> _TEXTO FORNECIDO_
Desembargador Ney: Acreditamos que a atividade jurisdicional poder ser aprimorada, também em termos de produtividade, se o Juiz souber exercer de modo adequado liderança sobre a sua equipe, promovendo ações que deixem motivados os funcionários e assegurando um ambiente de trabalho agradável. Além disso, ainda no campo da gestão de pessoas, há políticas de valorização que podem ser adotadas, como a valorização e o reconhecimento do trabalho dos funcionários, a concessão de recompensas, nos limites do que a função pública nos permite. Por outro lado, também é importante cuidar da capacitação e do treinamento dos funcionários para as tarefas que irão desempenhar, inclusive com cursos de atualização, e a distribuição das tarefas de modo equilibrado, justo e adequado aos conhecimentos técnicos de cada um.

Imprensa: É possível a adoção de um mesmo padrão de rotinas nas áreas/Câmaras Cível e Criminal do TJRS?

Desembargador Ney: Sem dúvida, com relação aos aspectos que já abordamos, acerca dos processos de suporte, não há diferença quanto à natureza da prestação jurisdicional. Os processos de suporte, por esse motivo, podem e devem ser padronizados para todos os gabinetes e isso contribuirá bastante para aperfeiçoar a atividade-fim, sem alterar em nada a sua natureza, seja ela jurisdição cível ou criminal.

Imprensa: Os magistrados, em geral, estão preparados para esse papel de praticante de atos de gestão?

> _REGISTROS LISTADOS_

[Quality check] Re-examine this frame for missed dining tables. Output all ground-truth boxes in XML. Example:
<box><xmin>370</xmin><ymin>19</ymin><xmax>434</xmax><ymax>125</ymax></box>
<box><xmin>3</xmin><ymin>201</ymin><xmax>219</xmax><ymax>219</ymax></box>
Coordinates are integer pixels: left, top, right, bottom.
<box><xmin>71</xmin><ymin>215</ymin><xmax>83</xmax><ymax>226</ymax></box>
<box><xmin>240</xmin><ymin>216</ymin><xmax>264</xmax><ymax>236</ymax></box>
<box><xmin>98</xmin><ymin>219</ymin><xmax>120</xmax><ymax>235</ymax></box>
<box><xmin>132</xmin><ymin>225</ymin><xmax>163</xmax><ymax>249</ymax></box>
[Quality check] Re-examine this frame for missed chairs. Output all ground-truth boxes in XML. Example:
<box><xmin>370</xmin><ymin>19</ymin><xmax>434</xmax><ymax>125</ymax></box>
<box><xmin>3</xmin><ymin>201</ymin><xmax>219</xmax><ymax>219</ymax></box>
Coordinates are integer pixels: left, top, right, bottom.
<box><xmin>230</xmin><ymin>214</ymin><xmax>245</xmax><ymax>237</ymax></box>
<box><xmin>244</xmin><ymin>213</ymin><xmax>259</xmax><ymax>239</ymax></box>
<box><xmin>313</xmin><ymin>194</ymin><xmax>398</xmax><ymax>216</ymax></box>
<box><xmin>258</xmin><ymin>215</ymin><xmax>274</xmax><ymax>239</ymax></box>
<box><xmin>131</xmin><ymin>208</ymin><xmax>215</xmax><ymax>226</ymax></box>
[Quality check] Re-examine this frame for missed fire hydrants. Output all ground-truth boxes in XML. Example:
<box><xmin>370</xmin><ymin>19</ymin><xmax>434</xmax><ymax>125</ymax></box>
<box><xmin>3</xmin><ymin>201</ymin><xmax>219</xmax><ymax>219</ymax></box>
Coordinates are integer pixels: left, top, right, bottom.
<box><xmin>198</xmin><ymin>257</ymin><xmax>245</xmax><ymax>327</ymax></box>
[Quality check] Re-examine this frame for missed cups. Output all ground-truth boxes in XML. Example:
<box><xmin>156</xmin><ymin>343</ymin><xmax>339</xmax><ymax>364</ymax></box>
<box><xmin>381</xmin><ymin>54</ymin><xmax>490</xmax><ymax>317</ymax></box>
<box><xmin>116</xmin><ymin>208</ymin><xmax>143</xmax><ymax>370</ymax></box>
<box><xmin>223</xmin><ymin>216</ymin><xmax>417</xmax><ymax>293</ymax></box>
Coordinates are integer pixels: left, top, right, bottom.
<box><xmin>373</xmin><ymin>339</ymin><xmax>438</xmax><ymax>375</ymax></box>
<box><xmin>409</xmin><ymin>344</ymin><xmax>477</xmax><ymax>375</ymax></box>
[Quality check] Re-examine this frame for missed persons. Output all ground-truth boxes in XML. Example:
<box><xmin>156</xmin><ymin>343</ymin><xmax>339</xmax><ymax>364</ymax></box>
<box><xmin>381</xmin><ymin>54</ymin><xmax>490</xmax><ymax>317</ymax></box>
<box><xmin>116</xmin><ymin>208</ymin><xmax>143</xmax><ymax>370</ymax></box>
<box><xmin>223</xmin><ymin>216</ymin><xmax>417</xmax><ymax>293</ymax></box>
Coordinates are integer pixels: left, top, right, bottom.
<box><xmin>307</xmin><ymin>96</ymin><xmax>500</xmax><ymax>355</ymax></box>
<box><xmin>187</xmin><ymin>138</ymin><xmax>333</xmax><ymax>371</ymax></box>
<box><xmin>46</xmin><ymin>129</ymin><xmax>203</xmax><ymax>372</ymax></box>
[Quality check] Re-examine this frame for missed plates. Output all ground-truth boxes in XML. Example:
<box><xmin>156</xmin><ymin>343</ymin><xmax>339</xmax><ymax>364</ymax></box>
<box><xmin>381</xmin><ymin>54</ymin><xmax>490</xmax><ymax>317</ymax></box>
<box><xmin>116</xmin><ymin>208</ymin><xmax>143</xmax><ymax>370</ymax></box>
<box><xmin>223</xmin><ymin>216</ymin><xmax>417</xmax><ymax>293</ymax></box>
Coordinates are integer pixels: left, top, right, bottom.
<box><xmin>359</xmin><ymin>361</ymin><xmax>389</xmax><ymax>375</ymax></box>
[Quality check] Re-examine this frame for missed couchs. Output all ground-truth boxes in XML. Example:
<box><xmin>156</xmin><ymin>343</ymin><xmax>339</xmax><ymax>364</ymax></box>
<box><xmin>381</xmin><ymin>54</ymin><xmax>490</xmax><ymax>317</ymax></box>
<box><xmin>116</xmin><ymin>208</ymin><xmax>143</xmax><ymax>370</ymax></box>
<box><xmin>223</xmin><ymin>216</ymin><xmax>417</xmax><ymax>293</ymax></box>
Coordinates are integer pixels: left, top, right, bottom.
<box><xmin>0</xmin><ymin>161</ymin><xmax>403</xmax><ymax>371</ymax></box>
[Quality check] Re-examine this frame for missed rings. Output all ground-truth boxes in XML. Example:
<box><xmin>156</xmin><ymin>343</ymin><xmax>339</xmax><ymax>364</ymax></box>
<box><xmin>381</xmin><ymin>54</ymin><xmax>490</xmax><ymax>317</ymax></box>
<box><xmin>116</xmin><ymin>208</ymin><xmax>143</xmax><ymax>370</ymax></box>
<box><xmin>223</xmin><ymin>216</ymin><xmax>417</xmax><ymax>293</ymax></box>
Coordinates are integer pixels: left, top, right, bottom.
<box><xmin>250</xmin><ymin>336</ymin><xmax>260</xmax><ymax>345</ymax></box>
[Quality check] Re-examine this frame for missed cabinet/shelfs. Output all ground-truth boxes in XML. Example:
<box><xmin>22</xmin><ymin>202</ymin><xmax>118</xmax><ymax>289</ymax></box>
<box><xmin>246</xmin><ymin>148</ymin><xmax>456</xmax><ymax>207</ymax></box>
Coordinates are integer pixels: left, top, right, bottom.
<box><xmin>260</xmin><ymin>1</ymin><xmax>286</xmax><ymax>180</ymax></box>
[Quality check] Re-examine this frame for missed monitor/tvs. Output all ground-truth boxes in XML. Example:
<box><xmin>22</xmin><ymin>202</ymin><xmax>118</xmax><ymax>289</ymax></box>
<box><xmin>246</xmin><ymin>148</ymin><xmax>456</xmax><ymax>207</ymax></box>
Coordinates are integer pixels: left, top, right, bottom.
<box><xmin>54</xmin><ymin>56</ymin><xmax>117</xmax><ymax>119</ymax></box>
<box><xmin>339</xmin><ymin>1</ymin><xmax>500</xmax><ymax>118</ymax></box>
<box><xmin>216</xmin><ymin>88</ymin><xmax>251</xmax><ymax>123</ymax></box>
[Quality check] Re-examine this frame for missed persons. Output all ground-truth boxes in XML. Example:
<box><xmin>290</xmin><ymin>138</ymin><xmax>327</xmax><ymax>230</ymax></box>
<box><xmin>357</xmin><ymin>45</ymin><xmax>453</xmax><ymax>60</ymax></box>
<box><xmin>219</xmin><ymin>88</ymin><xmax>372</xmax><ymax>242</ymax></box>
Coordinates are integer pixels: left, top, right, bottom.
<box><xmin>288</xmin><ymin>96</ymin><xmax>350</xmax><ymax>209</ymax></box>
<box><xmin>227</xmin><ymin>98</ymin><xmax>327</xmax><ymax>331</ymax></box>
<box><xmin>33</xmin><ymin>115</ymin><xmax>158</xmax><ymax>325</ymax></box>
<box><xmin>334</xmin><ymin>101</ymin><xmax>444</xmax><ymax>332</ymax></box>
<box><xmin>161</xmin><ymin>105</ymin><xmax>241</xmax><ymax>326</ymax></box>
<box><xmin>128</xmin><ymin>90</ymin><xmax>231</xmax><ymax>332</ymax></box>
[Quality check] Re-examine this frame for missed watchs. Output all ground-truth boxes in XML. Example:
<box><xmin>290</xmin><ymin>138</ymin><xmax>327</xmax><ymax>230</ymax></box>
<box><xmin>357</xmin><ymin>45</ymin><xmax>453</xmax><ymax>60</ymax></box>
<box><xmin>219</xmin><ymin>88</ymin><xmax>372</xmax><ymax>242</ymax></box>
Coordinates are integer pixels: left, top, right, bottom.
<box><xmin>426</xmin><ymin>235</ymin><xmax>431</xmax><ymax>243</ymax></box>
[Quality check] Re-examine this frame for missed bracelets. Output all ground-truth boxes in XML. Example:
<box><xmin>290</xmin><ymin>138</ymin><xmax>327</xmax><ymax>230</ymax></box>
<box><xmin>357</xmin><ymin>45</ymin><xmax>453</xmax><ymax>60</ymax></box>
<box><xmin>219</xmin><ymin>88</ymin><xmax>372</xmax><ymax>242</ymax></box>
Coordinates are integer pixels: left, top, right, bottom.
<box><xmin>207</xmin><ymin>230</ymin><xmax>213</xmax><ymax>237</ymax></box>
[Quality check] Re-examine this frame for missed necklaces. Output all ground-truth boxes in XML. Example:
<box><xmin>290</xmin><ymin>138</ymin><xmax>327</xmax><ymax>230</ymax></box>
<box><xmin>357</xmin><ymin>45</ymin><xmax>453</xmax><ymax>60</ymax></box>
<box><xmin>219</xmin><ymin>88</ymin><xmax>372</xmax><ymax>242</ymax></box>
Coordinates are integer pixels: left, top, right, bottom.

> _TAREFA_
Duplique na íntegra o texto sobre gestão no Judiciário, sem nenhuma alteração. Os registros têm origem em uma fonte distinta.

> _RESULTADO_
Desembargador Ney: Acreditamos que a atividade jurisdicional poder ser aprimorada, também em termos de produtividade, se o Juiz souber exercer de modo adequado liderança sobre a sua equipe, promovendo ações que deixem motivados os funcionários e assegurando um ambiente de trabalho agradável. Além disso, ainda no campo da gestão de pessoas, há políticas de valorização que podem ser adotadas, como a valorização e o reconhecimento do trabalho dos funcionários, a concessão de recompensas, nos limites do que a função pública nos permite. Por outro lado, também é importante cuidar da capacitação e do treinamento dos funcionários para as tarefas que irão desempenhar, inclusive com cursos de atualização, e a distribuição das tarefas de modo equilibrado, justo e adequado aos conhecimentos técnicos de cada um.

Imprensa: É possível a adoção de um mesmo padrão de rotinas nas áreas/Câmaras Cível e Criminal do TJRS?

Desembargador Ney: Sem dúvida, com relação aos aspectos que já abordamos, acerca dos processos de suporte, não há diferença quanto à natureza da prestação jurisdicional. Os processos de suporte, por esse motivo, podem e devem ser padronizados para todos os gabinetes e isso contribuirá bastante para aperfeiçoar a atividade-fim, sem alterar em nada a sua natureza, seja ela jurisdição cível ou criminal.

Imprensa: Os magistrados, em geral, estão preparados para esse papel de praticante de atos de gestão?